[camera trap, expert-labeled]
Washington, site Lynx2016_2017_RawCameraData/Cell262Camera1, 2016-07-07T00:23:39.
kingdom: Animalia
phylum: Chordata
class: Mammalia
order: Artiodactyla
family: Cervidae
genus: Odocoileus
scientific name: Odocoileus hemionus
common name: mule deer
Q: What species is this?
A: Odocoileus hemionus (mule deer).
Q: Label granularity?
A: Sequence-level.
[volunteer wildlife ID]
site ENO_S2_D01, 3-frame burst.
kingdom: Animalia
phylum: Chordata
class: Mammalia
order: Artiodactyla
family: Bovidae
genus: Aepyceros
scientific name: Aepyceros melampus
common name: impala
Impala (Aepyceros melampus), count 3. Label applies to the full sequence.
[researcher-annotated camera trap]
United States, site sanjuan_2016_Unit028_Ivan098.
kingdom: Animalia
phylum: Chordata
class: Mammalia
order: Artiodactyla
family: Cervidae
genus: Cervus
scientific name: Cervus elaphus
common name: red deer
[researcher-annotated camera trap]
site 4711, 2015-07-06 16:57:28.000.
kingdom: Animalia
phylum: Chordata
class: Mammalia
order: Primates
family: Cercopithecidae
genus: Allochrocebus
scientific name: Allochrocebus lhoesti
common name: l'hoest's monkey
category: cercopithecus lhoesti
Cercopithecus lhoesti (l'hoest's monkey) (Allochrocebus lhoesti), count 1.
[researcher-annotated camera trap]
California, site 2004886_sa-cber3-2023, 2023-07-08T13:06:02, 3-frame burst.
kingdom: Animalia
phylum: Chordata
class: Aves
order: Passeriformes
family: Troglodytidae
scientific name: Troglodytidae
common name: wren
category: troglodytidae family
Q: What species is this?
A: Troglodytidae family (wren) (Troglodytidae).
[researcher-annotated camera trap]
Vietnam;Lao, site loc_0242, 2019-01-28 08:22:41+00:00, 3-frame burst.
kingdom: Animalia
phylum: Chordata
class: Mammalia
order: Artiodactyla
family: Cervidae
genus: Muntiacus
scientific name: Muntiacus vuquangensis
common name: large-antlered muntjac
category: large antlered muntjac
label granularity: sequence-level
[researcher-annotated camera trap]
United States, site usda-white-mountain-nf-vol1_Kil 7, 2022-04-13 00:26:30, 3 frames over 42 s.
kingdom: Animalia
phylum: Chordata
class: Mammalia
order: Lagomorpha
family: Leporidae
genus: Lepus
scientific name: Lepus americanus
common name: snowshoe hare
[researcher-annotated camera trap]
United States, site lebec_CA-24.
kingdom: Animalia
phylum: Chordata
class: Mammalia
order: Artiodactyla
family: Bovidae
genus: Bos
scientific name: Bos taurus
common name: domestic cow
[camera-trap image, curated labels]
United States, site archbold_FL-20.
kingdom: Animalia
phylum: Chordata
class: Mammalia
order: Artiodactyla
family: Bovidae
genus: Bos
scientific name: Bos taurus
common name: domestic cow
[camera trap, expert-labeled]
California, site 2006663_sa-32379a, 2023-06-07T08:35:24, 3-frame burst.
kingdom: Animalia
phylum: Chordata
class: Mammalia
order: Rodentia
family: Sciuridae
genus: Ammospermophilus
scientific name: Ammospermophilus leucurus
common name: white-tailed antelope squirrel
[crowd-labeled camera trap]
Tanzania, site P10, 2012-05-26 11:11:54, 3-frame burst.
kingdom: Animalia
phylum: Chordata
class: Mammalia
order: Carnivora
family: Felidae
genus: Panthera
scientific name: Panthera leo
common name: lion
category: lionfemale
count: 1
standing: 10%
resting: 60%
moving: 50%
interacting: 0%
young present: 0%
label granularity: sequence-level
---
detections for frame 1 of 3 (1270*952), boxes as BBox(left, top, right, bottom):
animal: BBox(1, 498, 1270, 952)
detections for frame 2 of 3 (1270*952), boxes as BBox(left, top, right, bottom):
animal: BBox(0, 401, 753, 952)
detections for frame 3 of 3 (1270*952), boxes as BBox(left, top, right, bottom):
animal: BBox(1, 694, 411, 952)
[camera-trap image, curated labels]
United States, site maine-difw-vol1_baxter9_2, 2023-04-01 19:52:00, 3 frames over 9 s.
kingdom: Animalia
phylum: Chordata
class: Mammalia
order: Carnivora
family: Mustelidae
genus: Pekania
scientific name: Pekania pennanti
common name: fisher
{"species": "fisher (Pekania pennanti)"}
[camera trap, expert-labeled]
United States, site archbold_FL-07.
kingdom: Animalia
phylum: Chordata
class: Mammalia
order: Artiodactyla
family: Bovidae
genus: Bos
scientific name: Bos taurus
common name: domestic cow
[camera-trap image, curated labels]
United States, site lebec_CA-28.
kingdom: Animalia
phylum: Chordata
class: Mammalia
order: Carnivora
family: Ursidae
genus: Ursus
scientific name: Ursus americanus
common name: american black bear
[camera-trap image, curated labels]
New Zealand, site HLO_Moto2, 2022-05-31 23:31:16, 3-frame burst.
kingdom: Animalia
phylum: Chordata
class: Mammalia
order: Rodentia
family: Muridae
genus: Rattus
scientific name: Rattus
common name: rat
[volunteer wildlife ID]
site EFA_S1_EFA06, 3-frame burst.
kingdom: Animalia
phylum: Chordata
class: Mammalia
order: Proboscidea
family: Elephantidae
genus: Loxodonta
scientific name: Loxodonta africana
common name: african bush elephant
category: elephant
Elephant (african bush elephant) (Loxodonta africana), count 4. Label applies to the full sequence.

==*==

EXERCISE GOAL => Each line in which the string "United" is found must be copied from the data.

THE ANSWER =>
United States, site sanjuan_2016_Unit028_Ivan098.
United States, site usda-white-mountain-nf-vol1_Kil 7, 2022-04-13 00:26:30, 3 frames over 42 s.
United States, site lebec_CA-24.
United States, site archbold_FL-20.
United States, site maine-difw-vol1_baxter9_2, 2023-04-01 19:52:00, 3 frames over 9 s.
United States, site archbold_FL-07.
United States, site lebec_CA-28.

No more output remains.